The standard VHF APRS RF network uses a 1200 baud over the air data rate which provides a limited amount of data carrying capacity. This means that stations operating on air need to be very aware of the impact that they are creating on that very network.
Finding a balance between sending position packets fast enough to keep the distance between the last known position, and the actual location of the station from being too far apart, and not overloading the RF network can be a tricky proposition.
The process of Dead Reckoning involves knowing not only the last known location of a particular station, but also knowing the course and speed of that station. Given an initial location, with a reported course and speed, one only needs to do a little bit of math where:
Distance = Velocity * Time
Then extrapolating that distance along the vector defined by the course, plotting the station location at that point.
This technique is used quite often in situations such as where an aircraft has gone missing. The search teams will base their search areas using a pattern based on Dead Reckoning the last known course and speed from the last reported position of the lost aircraft.
As the time elapsed from the last reported location/course/speed increases, the ambiguity of the possible location of the Dead Reckoned station also increases. The trick to making Dead Reckoning keep the projected location of station accurate is to have the tracked stations send position/course/speed reports at significant points along their track.

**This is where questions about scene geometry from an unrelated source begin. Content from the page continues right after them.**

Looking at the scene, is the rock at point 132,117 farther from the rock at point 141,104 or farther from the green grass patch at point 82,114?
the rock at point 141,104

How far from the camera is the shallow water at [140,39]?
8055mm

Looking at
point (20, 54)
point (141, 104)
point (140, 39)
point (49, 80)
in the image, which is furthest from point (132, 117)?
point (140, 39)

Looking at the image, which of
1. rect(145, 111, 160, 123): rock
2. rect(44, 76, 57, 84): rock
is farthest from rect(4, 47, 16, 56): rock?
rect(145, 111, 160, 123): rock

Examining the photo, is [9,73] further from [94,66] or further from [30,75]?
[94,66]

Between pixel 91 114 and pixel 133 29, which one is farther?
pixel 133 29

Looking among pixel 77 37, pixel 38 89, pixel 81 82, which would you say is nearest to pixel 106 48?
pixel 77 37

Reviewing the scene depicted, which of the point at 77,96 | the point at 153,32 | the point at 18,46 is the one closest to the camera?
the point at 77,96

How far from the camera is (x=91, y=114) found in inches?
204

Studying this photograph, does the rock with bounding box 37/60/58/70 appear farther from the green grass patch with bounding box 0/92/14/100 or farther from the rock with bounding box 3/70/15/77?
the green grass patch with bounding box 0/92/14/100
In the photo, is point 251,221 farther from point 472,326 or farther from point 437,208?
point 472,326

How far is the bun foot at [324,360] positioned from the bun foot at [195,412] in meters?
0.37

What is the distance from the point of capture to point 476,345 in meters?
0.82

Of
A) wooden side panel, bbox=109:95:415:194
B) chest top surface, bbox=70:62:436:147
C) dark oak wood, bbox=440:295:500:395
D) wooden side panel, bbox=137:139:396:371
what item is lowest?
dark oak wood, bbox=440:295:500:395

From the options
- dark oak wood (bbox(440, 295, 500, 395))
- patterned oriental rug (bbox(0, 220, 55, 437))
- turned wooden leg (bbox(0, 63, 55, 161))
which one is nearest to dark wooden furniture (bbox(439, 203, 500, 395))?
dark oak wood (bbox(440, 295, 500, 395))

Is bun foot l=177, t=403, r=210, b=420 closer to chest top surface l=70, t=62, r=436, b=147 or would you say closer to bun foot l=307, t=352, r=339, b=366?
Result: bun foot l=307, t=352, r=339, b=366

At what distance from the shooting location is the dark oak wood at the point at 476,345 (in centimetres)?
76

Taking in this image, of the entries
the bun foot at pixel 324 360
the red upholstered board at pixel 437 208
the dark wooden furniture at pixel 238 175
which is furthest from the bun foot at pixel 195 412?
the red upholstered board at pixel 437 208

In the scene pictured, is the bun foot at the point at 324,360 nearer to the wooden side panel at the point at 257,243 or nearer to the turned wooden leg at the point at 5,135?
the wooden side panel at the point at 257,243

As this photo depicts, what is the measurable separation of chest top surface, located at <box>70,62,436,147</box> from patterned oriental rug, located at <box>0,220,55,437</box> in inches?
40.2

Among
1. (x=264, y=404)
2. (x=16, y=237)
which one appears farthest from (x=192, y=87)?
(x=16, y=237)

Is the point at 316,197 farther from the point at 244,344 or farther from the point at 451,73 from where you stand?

This can be accomplished by using routines such as SmartBeaconing™ or Genius™ that watch for changes in velocity, course, or projected positions to determine when an updated position report needs to be sent.
The combination of an intelligent position reporting decision making routine, along with an observation platform that extrapolates positions between reports means that the observer can have a real time location plot on their local display that depicts a very accurate location for the station being tracked without overloading the local RF network with unnecessary position packets.